* _Task to carry out_
Render the part of the listing below that opens with the line containing "At what distance" and runs through the end of the listing as a Markdown table with the columns Row and Line, leaving out blank lines. Include only that part.

----- Data supplied

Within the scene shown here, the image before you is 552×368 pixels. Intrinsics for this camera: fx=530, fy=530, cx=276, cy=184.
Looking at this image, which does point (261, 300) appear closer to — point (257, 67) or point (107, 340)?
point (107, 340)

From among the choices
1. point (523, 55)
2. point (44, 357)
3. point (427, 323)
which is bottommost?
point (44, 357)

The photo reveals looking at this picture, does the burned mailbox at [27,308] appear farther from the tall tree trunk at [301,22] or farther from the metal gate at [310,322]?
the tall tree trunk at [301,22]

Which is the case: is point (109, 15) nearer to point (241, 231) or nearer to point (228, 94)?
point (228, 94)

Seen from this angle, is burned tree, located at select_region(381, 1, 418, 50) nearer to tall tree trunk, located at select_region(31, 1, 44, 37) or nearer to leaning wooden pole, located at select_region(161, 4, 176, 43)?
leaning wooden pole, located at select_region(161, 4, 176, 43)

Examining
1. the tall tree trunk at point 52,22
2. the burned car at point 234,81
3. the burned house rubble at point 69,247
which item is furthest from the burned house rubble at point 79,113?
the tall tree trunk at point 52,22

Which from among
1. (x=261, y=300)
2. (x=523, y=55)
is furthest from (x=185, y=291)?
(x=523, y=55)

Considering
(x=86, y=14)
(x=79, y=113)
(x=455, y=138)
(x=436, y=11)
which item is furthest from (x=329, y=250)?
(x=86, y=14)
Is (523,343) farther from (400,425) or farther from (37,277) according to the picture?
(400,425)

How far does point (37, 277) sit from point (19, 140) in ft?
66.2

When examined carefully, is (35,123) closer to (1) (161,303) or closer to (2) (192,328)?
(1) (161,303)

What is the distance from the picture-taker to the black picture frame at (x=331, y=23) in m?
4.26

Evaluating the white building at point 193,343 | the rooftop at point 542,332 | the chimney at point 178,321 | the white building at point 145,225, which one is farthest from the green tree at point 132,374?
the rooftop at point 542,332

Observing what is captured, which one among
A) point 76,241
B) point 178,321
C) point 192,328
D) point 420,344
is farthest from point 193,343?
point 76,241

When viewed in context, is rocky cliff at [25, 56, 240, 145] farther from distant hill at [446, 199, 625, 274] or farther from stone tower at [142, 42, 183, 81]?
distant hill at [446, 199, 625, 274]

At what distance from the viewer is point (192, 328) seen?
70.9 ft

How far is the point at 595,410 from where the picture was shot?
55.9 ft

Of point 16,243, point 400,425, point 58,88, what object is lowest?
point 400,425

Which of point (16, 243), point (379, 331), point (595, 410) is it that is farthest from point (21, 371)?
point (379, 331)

----------

* _Solution to the exercise_
| Row | Line |
|---|---|
| 1 | At what distance from the viewer is point (192, 328) seen? |
| 2 | 70.9 ft |
| 3 | How far is the point at 595,410 from where the picture was shot? |
| 4 | 55.9 ft |
| 5 | Of point 16,243, point 400,425, point 58,88, what object is lowest? |
| 6 | point 400,425 |
| 7 | Which of point (16, 243), point (379, 331), point (595, 410) is it that is farthest from point (21, 371)? |
| 8 | point (379, 331) |